Department rate methodology will be used for purchase of medical services when possible. Department funding alternatives include but are not limited to the following:

 

1) The Department shall reimburse the provider for eligible treatment services to alcoholics at the Department of Public Aid per diem rate established for each provider.

 

2) In those instances in which an exception to this rate is requested, the Department will review the proposed alternative rate structure and its supporting documentation. If the Department approves the alternative rate structure, a copy of such approved rates, with the effective dates, shall be attached to each copy of the agreement between the provider and the Department and shall be the basis for computing charges to the Department. Situations in which the Department will approve an alternative rate structure include but are not limited to the following:

 

A) The provider is the sole source provider in the area;

 

B) The provider, through internal fiscal restructuring, can deliver this service at a more economical rate;

 

C) Volume/market conditions make it advantageous to the provider to develop special package service rates.

 

3) For purposes of revising the rate during the award document period of performance, the provider must present the Department with fiscal and programmatic documents supporting a proposed revised rate at least thirty days prior to an implementation date which, if approved by the Department, will be attached to the agreement.
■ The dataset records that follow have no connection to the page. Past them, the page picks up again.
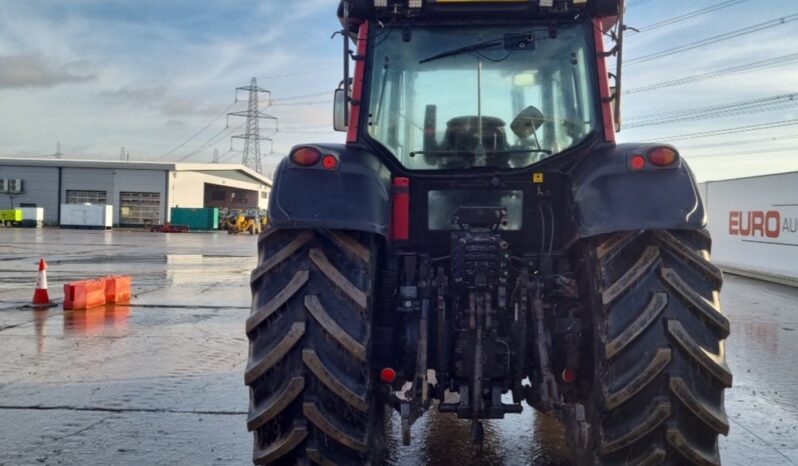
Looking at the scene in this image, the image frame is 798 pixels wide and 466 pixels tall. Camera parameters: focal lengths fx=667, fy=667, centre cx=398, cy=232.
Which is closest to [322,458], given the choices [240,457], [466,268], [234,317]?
[466,268]

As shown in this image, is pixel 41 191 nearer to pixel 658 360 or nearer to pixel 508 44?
pixel 508 44

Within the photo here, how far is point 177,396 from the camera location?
5762 mm

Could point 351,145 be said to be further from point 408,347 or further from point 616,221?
point 616,221

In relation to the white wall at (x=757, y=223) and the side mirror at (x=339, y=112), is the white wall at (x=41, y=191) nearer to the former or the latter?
the white wall at (x=757, y=223)

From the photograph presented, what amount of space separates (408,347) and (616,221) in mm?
1218

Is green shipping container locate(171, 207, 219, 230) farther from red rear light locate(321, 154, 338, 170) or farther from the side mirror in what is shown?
red rear light locate(321, 154, 338, 170)

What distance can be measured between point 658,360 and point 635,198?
2.46ft

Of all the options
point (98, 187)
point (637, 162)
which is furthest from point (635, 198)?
point (98, 187)

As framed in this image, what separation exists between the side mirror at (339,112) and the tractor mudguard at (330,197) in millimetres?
706

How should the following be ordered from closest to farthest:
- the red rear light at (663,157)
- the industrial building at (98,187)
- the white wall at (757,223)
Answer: the red rear light at (663,157) < the white wall at (757,223) < the industrial building at (98,187)

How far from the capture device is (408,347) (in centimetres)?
347

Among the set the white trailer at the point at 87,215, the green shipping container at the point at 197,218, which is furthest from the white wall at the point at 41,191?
the green shipping container at the point at 197,218

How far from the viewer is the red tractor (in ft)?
9.68

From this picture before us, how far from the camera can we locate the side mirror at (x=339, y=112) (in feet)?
13.4
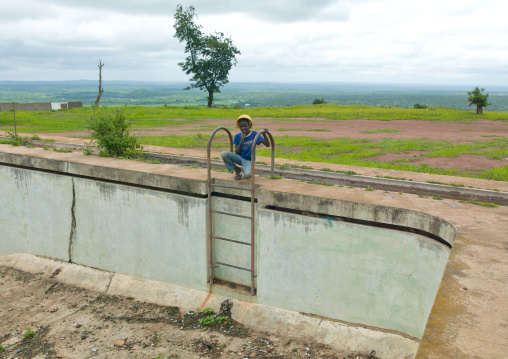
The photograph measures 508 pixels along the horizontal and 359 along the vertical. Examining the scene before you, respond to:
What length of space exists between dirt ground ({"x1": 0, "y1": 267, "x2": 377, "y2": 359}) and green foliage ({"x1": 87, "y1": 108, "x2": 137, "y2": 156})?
11.5 ft

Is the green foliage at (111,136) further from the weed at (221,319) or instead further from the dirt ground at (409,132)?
the dirt ground at (409,132)

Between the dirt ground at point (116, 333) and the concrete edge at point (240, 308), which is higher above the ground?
the concrete edge at point (240, 308)

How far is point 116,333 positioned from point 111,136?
5103 mm

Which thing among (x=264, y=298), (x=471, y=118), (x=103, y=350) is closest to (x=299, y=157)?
(x=264, y=298)

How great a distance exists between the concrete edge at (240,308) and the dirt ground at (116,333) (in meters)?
0.15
The approved revised rate change shall not affect the maximum compensation payable under the award document.

 

n) Billing Procedures

The Department shall supply each hospital provider with billing forms. The provider shall submit its billings to the Department in accordance with the following instructions:

 

1) The "Summary of Services Provided" form should be prepared in triplicate. Providers are to attach itemized billings, including documentation of need for services rendered, to one copy and send additional copies (total of two) to the Department or its designee and retain one copy for the provider records.

 

2) The "Summary of Services Provided" form must be prepared in the same manner by physicians when fees for services are not included in the per diem rate. In those instances, providers will make simultaneous submission of physician's and provider's "Summary of Services Provided."

 

3) The "Summary of Services Provided" form must be received by the Department no later than the 10th day of the month if payment is to be processed in that month.

 

4) Billings must be submitted to the Department on a monthly basis within thirty (30) days after the end of each month for services provided in such month.